The answer must be an exact copy of the lines from the one with "Paarse Dress Floral 80 Fabulous" through the final line of the records below, with no pictures.

Top of INPUT FOR THIS TASK

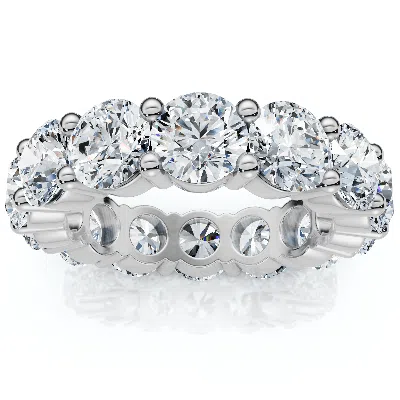 Pompeii3 6 3/4 Ct Diamond Eternity Wedding Ring 14k White Gold Lab Grown In Transparent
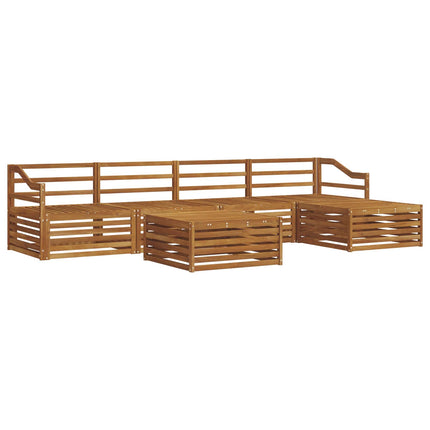 Utomhussoffset 6 pcs Naturfärg Massivt Akaciaträ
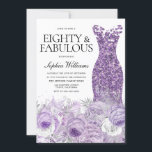 Paarse Dress Floral 80 Fabulous 80th Birthday Kaart<br><div class="desc">Paarse Dress Floral 80th Fabulous 80th Birthday Invitation Zie passend collectie in Niche en Nest Store</div>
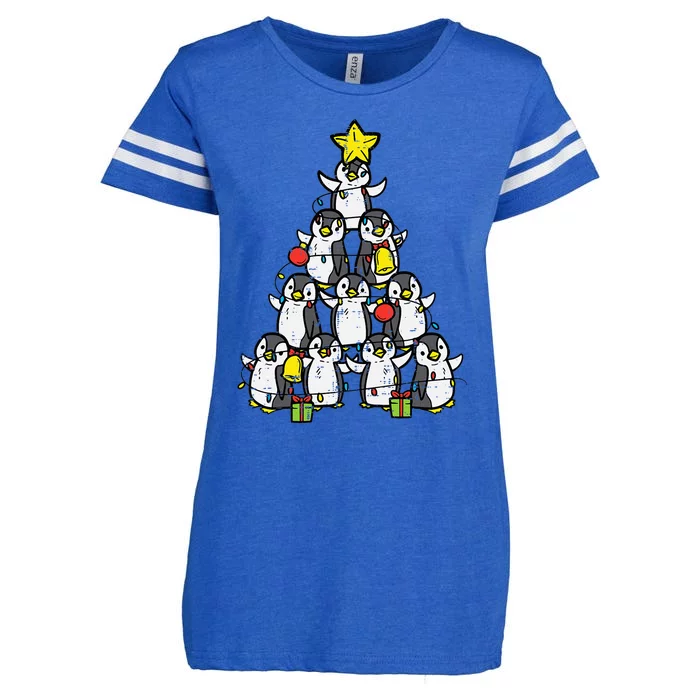 Penguin Christmas Tree Cute Xmas Enza Ladies Jersey Football T-Shirt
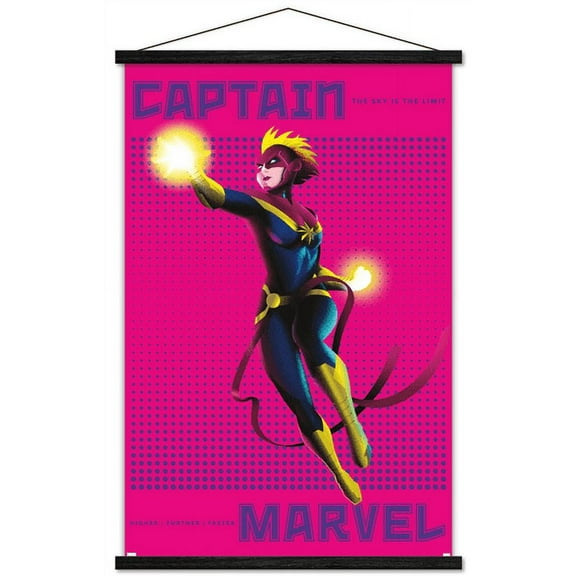 Marvel Shape of a Hero - Captain Marvel Wall Poster with Magnetic Frame, 22.375" x 34"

Bottom of INPUT FOR THIS TASK

* ANSWER TO THIS PROBLEM:
 Paarse Dress Floral 80 Fabulous 80th Birthday Kaart<br><div class="desc">Paarse Dress Floral 80th Fabulous 80th Birthday Invitation Zie passend collectie in Niche en Nest Store</div>
 Penguin Christmas Tree Cute Xmas Enza Ladies Jersey Football T-Shirt
 Marvel Shape of a Hero - Captain Marvel Wall Poster with Magnetic Frame, 22.375" x 34"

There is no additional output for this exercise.